Robert Ahlstrom, with whom he later formed a partnership, "rented me space" initially, and another friend "shoved some work my way." Davis sought a position on the local Republican Central Committee several years ago, but didn't get it, perhaps because his "focus was never along party lines."
He says for example, that when serving on a Chamber of Commerce committee chaired by Republican Joan Athen that was responsible for drafting legislative position papers, "I was more of a thorn to Joan than any Democrat."
He served on the board of the Columbia Business Exchange -- he's now its counsel -- and on the board of the Housing Alliance. He continues as an active member of the board of directors of Columbia birthday celebration, having served last year as chairman of the dance committee.
The Ecker connection began indirectly about two years ago when developer Michael Riemer invited Davis to a meeting of the Columbia Forum. The forum had named Annapolis lobbyist Alan M. Rifkin as counsel the month before, but when Davis arrived, he was immediately made deputy counsel. Last year, the forum elected him vice president.
It was in his forum role that Ecker asked Davis to talk about growth management. "We sat down for about two or three hours on a Saturday morning in January or February, and a month or two later I started attending campaign committee meetings."

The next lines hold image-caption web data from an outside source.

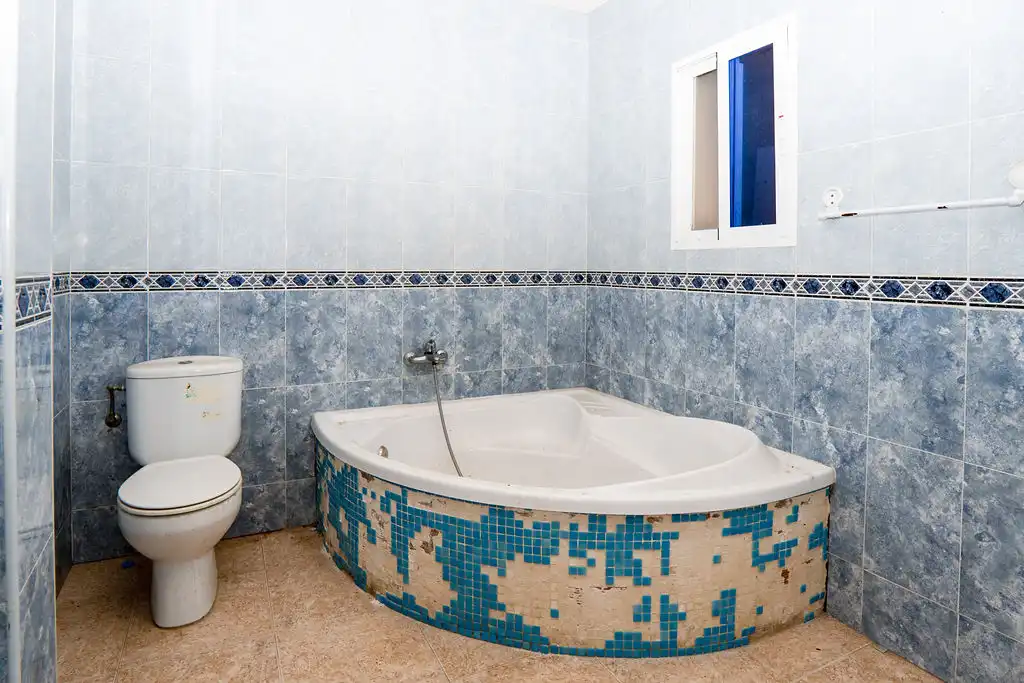 Piso en venta en C/ Almería, Casco Antiguo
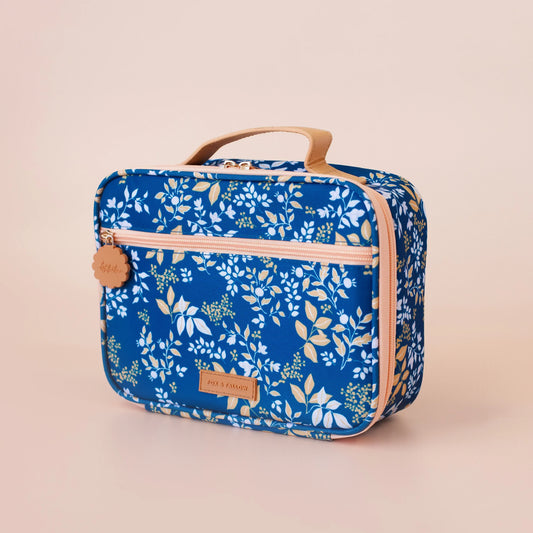 Cedarwood Mini Lunch Bag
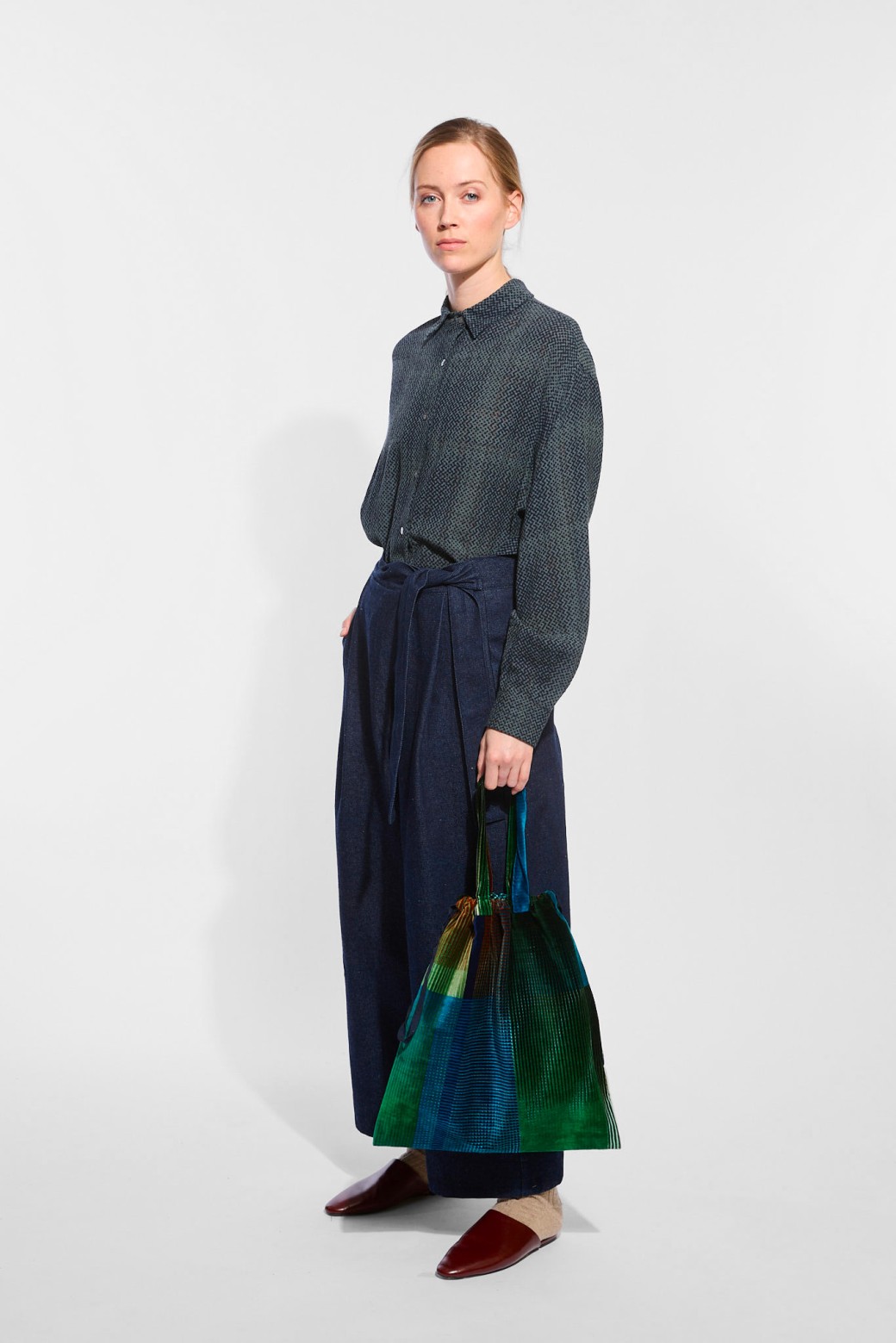 Sac Gabin Vibrant Amazone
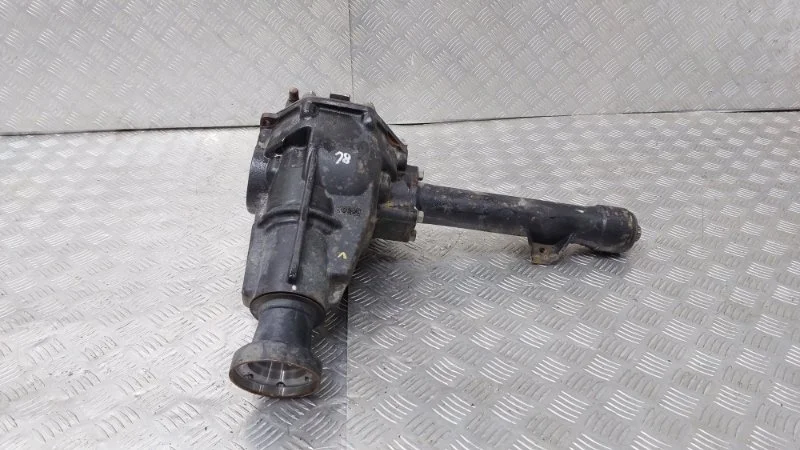 Редуктор Kia Mohave 2019 HM2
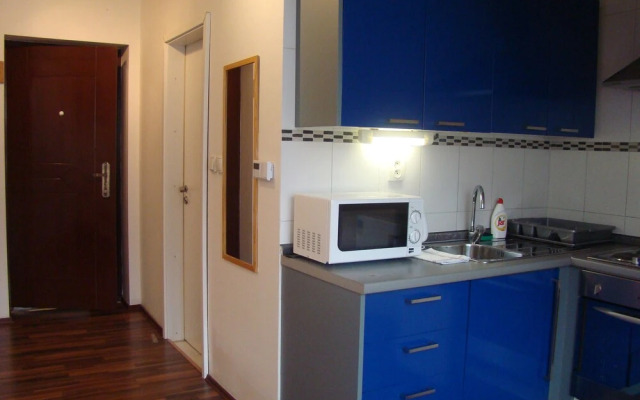 MyStayPrague Apartments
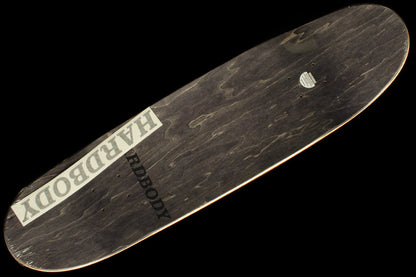 Logo Veneer Egg Deck 8.5"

In those meetings, he voiced his opinions, Davis says, but in public he eschewed the limelight. "I learn a lot by observation. I would rather listen" than talk, he says.
Columbia activist May Ruth Seidel, who worked with Davis on the Housing Alliance, says Davis is a man who "prefers to work behind the scene." He is a "pleasure to work with," Seidel says, "an effective, hard working, reliable, competent guy who is very committed to this county -- a real asset."
Davis and Wilhide say that while they have not talked with Ecker about serving in his administration, they would do so if asked.